Расстроенный Володя ушел из рубки. Он так и знал! Ничего у него не выходит. Как что-нибудь посерьезнее, всё не ладится. Не получится, кажется, из него моряка. На палубе он столкнулся с Федей Шестаковым. Увидя бесцельно бредущего Володю, его убитый вид, боцман спросил:
— Ты чего это? Почему не в рубке?
— Да так… Ничего. Старший с руля снял. На повороте не вышло…

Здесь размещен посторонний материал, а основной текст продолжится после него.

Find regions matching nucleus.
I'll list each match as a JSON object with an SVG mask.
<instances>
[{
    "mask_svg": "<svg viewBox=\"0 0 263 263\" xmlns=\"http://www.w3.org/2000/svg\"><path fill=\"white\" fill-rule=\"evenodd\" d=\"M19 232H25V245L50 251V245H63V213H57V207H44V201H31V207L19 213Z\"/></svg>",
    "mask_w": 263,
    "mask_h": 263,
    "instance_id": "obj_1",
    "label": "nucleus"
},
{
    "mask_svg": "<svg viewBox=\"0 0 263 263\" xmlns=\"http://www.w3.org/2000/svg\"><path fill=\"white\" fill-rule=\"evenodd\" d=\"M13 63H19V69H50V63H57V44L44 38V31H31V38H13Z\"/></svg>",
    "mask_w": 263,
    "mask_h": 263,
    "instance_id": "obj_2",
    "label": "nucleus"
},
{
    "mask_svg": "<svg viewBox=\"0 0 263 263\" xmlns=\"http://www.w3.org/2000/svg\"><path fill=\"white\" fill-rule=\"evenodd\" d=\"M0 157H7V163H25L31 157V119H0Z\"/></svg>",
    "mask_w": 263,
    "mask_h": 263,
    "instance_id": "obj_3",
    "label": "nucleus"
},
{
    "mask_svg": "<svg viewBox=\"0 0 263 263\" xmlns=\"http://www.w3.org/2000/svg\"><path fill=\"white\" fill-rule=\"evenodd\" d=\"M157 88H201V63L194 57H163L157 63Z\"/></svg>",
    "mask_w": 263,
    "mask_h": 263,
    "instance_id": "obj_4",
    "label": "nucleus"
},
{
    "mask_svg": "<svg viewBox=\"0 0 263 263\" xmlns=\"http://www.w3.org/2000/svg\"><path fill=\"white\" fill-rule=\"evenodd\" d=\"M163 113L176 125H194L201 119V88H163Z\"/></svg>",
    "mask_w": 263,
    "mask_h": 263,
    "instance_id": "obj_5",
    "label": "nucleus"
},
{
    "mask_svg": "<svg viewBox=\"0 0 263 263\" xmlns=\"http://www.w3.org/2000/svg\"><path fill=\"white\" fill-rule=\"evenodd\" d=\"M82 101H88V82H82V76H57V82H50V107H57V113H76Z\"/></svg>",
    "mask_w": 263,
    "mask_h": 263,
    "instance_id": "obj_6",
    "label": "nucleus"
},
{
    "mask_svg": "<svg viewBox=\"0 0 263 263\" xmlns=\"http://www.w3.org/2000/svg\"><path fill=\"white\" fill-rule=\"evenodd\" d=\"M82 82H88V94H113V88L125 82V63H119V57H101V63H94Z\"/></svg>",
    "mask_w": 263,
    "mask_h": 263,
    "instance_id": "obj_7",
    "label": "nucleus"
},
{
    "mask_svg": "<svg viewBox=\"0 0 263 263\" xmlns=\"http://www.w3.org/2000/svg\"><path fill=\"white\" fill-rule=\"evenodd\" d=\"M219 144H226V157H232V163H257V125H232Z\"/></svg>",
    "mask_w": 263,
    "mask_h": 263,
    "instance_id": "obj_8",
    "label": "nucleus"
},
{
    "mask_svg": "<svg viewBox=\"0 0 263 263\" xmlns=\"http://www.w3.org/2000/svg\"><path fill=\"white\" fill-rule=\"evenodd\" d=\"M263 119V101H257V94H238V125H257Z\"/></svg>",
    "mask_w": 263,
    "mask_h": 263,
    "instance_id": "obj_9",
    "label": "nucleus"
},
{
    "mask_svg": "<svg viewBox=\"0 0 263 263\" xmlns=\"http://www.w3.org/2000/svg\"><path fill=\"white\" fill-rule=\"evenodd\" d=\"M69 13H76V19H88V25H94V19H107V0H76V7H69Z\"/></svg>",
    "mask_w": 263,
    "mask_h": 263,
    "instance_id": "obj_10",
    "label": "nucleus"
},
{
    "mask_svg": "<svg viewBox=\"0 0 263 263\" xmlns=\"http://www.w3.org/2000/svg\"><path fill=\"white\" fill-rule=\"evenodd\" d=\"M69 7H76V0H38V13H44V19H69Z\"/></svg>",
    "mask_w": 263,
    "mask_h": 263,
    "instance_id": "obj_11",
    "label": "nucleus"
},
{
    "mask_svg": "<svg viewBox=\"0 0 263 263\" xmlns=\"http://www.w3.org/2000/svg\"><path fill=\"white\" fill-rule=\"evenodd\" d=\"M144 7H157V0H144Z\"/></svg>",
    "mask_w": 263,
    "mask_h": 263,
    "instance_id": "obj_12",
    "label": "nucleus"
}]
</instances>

Боцман хлопнул Смирнова по плечу:
— Ладно. Не огорчайся. На вахте Андрея Андреевича я приду с тобой постоять. Выучу. Будешь как по нитке водить «Ангару».
— Ты понимаешь, Федя, — горячо заговорил Смирнов, — в озерах я стоял. Вроде хорошо, а тут как нарочно… Не вышло.
— Понятно. Там курсы длинные, прямые, а здесь видишь, какие кренделя? Судно чувствовать надо. Ничего, сказал, что выучу, значит выучу.
У Володи отлегло от сердца. Если Шестаков обещает, то наверняка выполнит обещание. Очень хочется быть настоящим, хорошим рулевым. Таким, как Степан Прокофьевич Пиварь…
«Ангара» прошла еще один шлюз и вышла в Выг-озеро.